Vivons-nous la fin d’un modèle, d’un cycle historique ? Ce qui est certain, c’est que les modèles de réussite qui ont fondé l’organisation de nos entreprises (et de nos Etats), sont de moins en moins adaptés au monde d’aujourd’hui.

Je vous propose donc aujourd’hui de réfléchir à des actions qui permettraient à nos entreprises de vivre sereinement et durablement malgré, et avec, les mutations profondes de notre environnement économique et social. 

Changer de modèle pour nos entreprises ?

Des philosophes et autres penseurs proclament que nous vivons la fin d’un cycle. Les crises que nous vivons ne seraient que les manifestations visibles d’un changement majeur des modèles (paradigmes), dans le monde entier.

L’échelle est vaste (cycles de plusieurs centaines d’années, la planète entière) et je me sens bien incapable d’avoir un avis global. Par contre, je vois bien les faiblesses d’un état central en France et celles d’entreprises, tout aussi centralisées, dans lesquelles la hiérarchie décide et les subordonnés exécutent.

Je viens de lire le long article de Marc Halevy, La fin du modèle français et du social-étatisme, et il m’inspire des réflexions concrètes, qui pourraient fonder de nouvelles manières d’agir.
==============================
[EXERCICES À TRAITER]:
1 > Dans les entreprises centralisées évoquées par l'extrait sur la fin d'un modèle, quel est le rôle de la hiérarchie et celui des subordonnés ?
2 > Recopiez sans modification le passage de l'extrait sur la fin d'un modèle en commençant aux mots « Vivons-nous la fin » et en vous arrêtant après « au monde d’aujourd’hui. ».

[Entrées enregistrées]
==============================
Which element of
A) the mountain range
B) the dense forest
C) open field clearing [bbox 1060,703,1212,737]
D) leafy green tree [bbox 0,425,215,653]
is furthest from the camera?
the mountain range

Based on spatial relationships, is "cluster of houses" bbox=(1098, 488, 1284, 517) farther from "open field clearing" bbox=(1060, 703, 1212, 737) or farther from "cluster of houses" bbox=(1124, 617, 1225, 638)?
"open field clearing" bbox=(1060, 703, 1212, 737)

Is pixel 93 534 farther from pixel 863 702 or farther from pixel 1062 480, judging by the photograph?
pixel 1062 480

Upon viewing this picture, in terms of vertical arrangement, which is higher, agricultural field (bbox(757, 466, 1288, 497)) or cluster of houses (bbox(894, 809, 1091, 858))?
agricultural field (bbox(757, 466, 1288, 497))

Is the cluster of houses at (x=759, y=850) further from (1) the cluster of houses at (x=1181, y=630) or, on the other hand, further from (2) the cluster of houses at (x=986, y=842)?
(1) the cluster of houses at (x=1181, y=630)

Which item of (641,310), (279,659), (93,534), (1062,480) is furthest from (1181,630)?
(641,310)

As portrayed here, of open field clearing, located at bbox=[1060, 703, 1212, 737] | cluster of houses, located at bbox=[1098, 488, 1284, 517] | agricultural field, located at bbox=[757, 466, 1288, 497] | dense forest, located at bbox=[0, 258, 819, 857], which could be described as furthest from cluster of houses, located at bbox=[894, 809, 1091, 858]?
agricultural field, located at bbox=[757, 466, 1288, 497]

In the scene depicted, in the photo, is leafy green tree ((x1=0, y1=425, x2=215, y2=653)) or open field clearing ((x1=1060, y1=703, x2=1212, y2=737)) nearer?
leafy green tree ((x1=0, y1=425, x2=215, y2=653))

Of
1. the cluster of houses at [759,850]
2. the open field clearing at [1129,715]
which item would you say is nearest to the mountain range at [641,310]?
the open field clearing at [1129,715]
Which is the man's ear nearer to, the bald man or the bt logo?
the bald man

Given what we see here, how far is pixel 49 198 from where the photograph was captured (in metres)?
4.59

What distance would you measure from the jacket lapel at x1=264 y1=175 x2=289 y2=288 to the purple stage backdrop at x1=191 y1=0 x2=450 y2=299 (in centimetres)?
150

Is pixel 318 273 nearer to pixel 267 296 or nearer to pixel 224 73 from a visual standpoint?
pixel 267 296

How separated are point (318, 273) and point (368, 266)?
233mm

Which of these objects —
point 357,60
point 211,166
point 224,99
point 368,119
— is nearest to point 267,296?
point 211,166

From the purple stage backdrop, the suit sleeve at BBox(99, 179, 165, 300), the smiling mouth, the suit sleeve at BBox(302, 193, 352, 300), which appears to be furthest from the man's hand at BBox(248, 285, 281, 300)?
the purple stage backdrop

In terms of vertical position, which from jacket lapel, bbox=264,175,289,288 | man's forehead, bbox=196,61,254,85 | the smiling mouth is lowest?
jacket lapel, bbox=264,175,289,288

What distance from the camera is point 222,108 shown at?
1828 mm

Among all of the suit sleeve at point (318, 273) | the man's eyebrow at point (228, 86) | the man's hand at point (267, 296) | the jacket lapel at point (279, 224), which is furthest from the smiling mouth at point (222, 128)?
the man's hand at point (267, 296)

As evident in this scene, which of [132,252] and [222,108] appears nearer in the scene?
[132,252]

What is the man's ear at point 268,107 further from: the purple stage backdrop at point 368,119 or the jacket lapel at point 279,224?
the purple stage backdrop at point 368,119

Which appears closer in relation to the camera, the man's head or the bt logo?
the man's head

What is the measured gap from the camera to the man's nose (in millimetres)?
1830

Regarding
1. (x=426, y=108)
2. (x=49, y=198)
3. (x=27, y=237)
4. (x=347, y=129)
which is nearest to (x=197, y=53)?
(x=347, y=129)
==============================
[LISTE DES CORRIGÉS]:
1 > La hiérarchie décide et les subordonnés exécutent.

2 >
Vivons-nous la fin d’un modèle, d’un cycle historique ? Ce qui est certain, c’est que les modèles de réussite qui ont fondé l’organisation de nos entreprises (et de nos Etats), sont de moins en moins adaptés au monde d’aujourd’hui.